The other diagnostic device, which also uses a catheter, takes cells from a woman’s ovaries. It’s intended to give women a more accurate and less risky way to screen for ovarian cancer, and it’s also simple enough for use in an OB/GYN’s office. At the moment, current options are an inconclusive blood test or invasive and expensive surgery.
The devices challenge the traditional system of women’s health, in which women are referred to more expensive specialists and procedures for fertility and more serious issues. But Sarna said that by making the devices simple and the procedures less expensive, she hopes OB/GYNs will be able to offer the services to more women – and engage women at a deeper level.
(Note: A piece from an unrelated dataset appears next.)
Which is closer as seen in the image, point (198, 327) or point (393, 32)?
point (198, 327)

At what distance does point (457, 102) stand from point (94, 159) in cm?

At present, images from diagnostic procedures are saved by hospitals and doctors offices and can be a headache for patients to get their hands on. But Sarna said her longer-term goal is to introduce apps that complement each device so that women can immediately receive the data and images from their procedures.
“The unique challenge around women’s health, historically, is that women don’t talk about their conditions and they suffer silently,” said Sarna. “What I’d love to do is take data and empower the patient.”